The best description of the problem I can give involves approaching a runway for landing and needing to slow the descent just a bit before flaring. When seated in the left seat, the tendency is to pull back slightly on the yoke with the left hand and ease in the throttle just a bit with the right. Switch seats, though, and attempting to add that same slight amount of energy with the same hand movements results in pitching the nose down when you want it to come up.

It was a “muscle memory” problem, where I had become experienced at doing something in a certain fashion and had to retrain myself to do it another way, from the other seat. Since then, I’ve seen many other pilots at least initially suffer the same confusion. A common example is someone stepping from a Cessna 172 and into a Piper Cub or Aeronca Champ. In both of those classic taildraggers, the throttle is located on the cabin’s left side and the stick is centered between the pilot’s legs.

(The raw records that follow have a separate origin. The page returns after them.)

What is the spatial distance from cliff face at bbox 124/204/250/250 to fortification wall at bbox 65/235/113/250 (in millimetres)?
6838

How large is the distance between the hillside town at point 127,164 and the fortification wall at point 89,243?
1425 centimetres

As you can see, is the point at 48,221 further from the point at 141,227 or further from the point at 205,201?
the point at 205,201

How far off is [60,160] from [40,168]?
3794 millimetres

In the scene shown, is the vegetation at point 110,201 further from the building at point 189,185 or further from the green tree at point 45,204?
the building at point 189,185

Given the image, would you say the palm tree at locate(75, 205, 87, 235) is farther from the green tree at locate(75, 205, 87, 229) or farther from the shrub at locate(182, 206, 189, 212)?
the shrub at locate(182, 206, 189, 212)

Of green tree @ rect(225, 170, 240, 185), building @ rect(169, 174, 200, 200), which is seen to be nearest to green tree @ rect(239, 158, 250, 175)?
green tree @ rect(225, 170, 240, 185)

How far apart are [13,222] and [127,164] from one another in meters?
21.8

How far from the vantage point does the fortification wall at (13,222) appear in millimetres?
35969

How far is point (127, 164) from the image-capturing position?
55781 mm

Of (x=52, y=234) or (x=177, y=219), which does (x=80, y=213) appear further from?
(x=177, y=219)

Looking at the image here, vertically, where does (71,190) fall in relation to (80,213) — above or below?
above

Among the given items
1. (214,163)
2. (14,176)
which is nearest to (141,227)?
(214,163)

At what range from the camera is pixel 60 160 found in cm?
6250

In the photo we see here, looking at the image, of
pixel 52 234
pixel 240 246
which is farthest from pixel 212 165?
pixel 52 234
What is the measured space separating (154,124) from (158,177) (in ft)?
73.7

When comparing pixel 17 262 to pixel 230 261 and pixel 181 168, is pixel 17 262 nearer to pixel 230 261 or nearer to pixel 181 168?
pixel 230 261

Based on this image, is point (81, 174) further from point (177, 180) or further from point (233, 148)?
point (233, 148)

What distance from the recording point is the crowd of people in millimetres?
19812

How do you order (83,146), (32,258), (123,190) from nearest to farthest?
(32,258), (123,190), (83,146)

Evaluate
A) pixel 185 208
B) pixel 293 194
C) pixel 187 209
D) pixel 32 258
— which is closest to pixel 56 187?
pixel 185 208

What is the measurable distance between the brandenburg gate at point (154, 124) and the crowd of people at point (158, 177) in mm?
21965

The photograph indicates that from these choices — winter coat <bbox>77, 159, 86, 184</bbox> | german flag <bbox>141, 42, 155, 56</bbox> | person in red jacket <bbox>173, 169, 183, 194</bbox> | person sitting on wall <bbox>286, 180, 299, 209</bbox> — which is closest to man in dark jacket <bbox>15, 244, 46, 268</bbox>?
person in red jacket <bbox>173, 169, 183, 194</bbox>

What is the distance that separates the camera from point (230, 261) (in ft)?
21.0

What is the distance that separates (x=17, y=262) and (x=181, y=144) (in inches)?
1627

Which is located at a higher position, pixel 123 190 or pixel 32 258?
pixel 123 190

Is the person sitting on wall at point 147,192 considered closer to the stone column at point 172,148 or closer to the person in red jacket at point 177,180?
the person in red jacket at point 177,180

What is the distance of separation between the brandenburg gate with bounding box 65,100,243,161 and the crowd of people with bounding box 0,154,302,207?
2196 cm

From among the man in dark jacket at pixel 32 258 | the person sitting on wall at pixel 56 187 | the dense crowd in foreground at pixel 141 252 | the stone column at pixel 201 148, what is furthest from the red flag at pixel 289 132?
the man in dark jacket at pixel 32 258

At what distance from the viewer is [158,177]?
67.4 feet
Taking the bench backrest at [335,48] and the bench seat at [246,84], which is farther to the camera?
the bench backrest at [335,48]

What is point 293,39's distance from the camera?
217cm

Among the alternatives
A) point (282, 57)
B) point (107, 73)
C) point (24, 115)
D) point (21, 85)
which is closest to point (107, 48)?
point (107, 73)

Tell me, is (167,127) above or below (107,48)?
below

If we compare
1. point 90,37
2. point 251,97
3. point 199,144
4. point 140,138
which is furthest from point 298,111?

Such a configuration lends itself to the same phenomenon—using the opposite hand for control inputs.

After years of flying and instruction, I’m convinced muscle memory plays a huge role in training pilots who are transitioning from one aircraft to another, even if they’re doing it from the same seat and even if the controls’ relative positions are the same. Take a Piper Arrow pilot and put him or her in most Bonanzas, where the flap and landing gear switches are reversed from what they’ve become accustomed to, and it can require very timely and firm intervention on the instructor’s part to prevent retracting the gear after a landing. That’s one reason pilots should be trained to not touch anything after a landing until the airplane is at a complete stop and the pilot can take the time to stop and identify the correct switch before activating it.

There may be more-scientific terms for it, but muscle memory is a thing when flying different aircraft.